Also über den Brief freute ich mich sehr, so hörte ich mal wieder Näheres von Euch. Es ist schön, daß Stefan ein kräftiger Junge geworden ist, u. wachsen wird er gewiß noch richtig, das kommt noch, wenn die anderen damit aufhören. Auf dem Bilde sind eigentlich alle recht gut getroffen, die Jungens werden wohl nicht immer so zahm sein wie sie darauf aussehen.

Mein Brüderherz sitzt zwar etwas im Finstern, aber trotzdem ist er als treuer u. gut aussehender Ehemann zu erkennen. Ja, wenn man nur einmal auf einen kurzen Besuch kommen könnte. Mutti schrieb ganz entzückt von der reizenden kleinen Irmeli u. der netten Mutter Karin, die die schönesten Braunaugen von Schweden hat. Wenn Ihr den Leipziger Sender hört, dreht Ihr dann nur die Sportnachrichten an? Mit unserem Radio können wir wenig hören, 1. weil keine Antenne ist u. 2. müßte der Kasten überholt werden. Lieber Bruder, schon dazu fehlst Du uns.

Das geschickte Schälchen ist das aus Eurer Wohnung, wir nahmen es damals mit. So etwas kriegt man jetzt kaum zu kaufen. Ja, Eure Sachen in Klotzsche. Es ärgert mich vieles u. man müßte versuchen mal an diese Dinge heran u. sie heraus zu bekommen. Aber ohne Verfügungsrecht kann ich das ja nicht machen.

Wir leben um zu arbeiten aber wir arbeiten um zu leben, man kann es drehen wie man will. Gesundheitlich geht es mir so la la. Ich ernähre mich so einigermaßen von Weißbrot (teuer) u. müßte viel Milchbrei essen, wenn man hätte. So geht es eben hin.
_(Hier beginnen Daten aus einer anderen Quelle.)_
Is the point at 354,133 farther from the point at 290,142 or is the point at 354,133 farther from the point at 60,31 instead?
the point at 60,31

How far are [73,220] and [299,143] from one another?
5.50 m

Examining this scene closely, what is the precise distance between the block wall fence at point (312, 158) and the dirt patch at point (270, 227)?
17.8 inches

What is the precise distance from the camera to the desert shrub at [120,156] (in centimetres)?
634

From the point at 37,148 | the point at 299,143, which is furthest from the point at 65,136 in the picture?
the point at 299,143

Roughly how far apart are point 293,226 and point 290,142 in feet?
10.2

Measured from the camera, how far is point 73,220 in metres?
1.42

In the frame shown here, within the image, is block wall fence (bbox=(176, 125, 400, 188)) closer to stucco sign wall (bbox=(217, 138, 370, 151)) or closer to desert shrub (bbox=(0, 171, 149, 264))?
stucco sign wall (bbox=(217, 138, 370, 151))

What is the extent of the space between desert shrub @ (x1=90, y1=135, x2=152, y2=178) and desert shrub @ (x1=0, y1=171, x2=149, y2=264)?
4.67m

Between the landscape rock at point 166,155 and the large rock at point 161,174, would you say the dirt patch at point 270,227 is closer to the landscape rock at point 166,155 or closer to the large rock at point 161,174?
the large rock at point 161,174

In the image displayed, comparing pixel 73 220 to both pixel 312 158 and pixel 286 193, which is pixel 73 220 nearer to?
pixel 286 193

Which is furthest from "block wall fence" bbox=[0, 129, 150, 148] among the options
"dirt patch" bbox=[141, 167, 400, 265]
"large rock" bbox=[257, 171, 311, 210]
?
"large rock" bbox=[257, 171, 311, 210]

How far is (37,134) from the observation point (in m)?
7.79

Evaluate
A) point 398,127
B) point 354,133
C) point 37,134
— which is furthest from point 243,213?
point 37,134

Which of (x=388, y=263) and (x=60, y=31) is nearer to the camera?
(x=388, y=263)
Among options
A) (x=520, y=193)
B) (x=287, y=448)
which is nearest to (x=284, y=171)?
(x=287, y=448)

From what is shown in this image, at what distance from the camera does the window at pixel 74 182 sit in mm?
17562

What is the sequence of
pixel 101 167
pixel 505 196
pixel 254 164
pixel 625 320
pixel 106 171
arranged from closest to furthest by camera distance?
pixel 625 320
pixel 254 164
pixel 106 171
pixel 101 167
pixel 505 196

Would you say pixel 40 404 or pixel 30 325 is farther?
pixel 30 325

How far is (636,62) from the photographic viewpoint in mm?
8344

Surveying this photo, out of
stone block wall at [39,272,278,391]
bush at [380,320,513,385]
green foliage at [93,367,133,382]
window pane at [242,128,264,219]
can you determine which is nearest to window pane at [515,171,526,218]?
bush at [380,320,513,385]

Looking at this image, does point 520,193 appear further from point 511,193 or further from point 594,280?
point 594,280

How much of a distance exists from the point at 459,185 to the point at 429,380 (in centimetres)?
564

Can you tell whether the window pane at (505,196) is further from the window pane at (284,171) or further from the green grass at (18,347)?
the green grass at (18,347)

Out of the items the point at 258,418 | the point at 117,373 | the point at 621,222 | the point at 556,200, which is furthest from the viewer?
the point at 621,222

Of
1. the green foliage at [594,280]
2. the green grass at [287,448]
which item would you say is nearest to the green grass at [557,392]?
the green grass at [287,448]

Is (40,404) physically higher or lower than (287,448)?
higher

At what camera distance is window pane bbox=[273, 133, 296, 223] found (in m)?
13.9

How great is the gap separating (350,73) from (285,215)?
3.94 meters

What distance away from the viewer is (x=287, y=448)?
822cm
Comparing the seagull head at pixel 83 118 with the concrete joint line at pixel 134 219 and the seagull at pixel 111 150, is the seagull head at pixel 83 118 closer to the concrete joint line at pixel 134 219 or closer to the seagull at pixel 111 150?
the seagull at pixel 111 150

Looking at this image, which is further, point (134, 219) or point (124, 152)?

Zur Zeit kämpft Erna ["Sibylle"] mit einer Grippe, die sehr herumgeht. Schnee haben wir auch fast gar nicht gehabt bis jetzt. Ein ungesundes Klima, noch dazu bei unseren Trümmern u. dem dazugehörigen Staub. Seid glücklich, daß Ihr in keine Trümmer zu schauen braucht. Schon deshalb möchte ich einmal verreisen,

Jetzt will ich aber noch ein wenig hinlegen, es ist kalt u. wer weiß was noch für Überraschungen heute Nacht kommen werden. Mein Beruf ist so unberechenbar wie das Kinderkriegen.

Lebt schön wohl, meldet Euch mal wieder. Vergeßt nicht Eure Hertha.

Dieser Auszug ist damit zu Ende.